**Text:**
++++++++
As illustrated most particularly in FIGS. 3 and 4, the back of the hack is supported on two columns 50. Each column includes a downwardly tapered leg 52 integrally moulded with the base 18 and joined to the bottom of the base by a gusset plate 54. Each leg has a hollow core 56 communicating with a bore 58 in the bottom of the leg. The bore leads to a nut 60 moulded in the leg. A cap screw 62 is accommodated by the core 56 and threaded into nut 60. An access opening 64 in the top of the base allow the screw to be rotated by a tool, e.g. a screw driver or allen key, engaged with the screw through the access opening 64. Consequently, the height of the hack can be adjusted without removing the hack from the ice. The end of the cap screw is seated on an anchor plate 66 carrying two guide tubes 68 that engage over the tapered legs 52. Each tube 68 has a slot 70 to accommodate the gusset 54 associated with the respective leg.
As illustrated most particularly in FIG. 5, the hack may be used in conjunction with a flooding cup 72 that has the same outline shape as the frame of the hack. The cup is a hollow cup with a bevelled lower edge 74 that mates with the bevelled top, outer edges 27 along the sides, front and back of the hack. When the flooding cup is installed on the hack and the rink flooded, there will be little or no water ingress into the hack. The cup 72 is made of a material that can be heated to release it from the frozen ice.
A curling hack structured according to this preferred embodiment has a number of advantages over the prior art.
The replaceable grip pad, which has a has coefficient of friction and low temperature sensitivity provides an excellent foot grip. Because it is replaceable, only the grip pad portion of the hack need be replaced when it is worn. In the illustrated embodiment, the grip pad is symmetrical and can be turned end to end when one end is worn. This effectively doubles the life of the pad. Pads can be made with different hardnesses to suit the requirements of different rinks.
The rib arrangement on the underside of the grip pad provides a cushioning effect on the tread surface of the hack to provide better foot support.
The linear, side to side ribs on the top surface of the grip pad eliminate corners so that ice chip and debris will not be trapped in the hack.
The hack height is adjustable to accommodate different ice thicknesses and desired hack heights.
The hack has a low overall height so that need not project too far above the finished ice surface, something that can lead to hack damage from ice surfacing equipment. Excessive hack height can also interfere players.
The overall shape of the hack improves the area of shoe contact with the tread surface of the hack.
The hack material is resistant to physical damage and fire resistant so that it can be heated for removal or adjustment.
The flooding cup seals around the beveled edge of the hack base to prevent water ingress.
1. A curling hack comprising:
- a base adapted to be anchored in a sheet of ice;
- a grip pad of a material having a high coefficient of friction at low ambient temperatures; and
- means comprising interengaging formations on a top face of the base and a bottom face of the grip pad for detachably securing the grip pad to a top surface of the base.
++++++++
**Directions for this task:**
Repeat word for word the part of the curling hack text starting with "The replaceable grip" and going on through "of different rinks.".

**Source material:**
++++++++
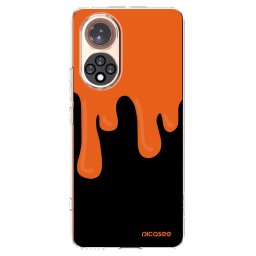 Átlátszó szilikon tok az alábbi mobiltelefonokra Huawei Nova 9 - Orange spooky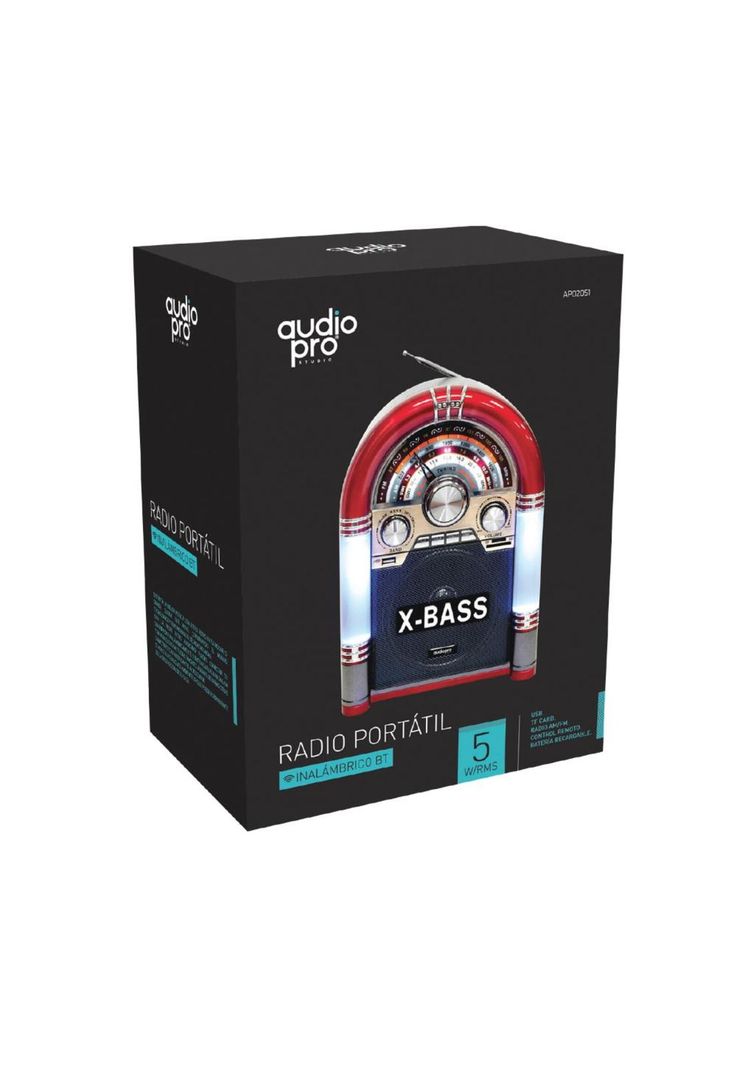 Parlante Retro Rockola XL Bluetooth Recargable Iluminada AP2053-5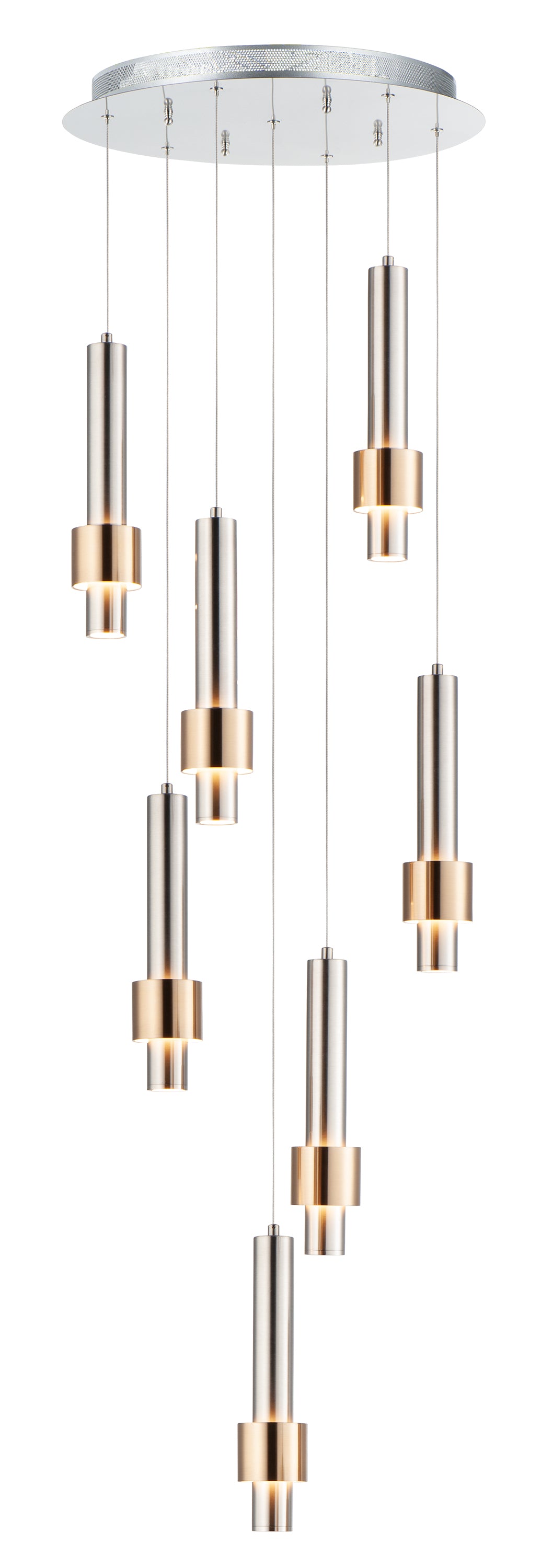 Reveal 7-Light LED Pendant Satin Nickel/Satin Brass by ET2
++++++++
**Task output:**
The replaceable grip pad, which has a has coefficient of friction and low temperature sensitivity provides an excellent foot grip. Because it is replaceable, only the grip pad portion of the hack need be replaced when it is worn. In the illustrated embodiment, the grip pad is symmetrical and can be turned end to end when one end is worn. This effectively doubles the life of the pad. Pads can be made with different hardnesses to suit the requirements of different rinks.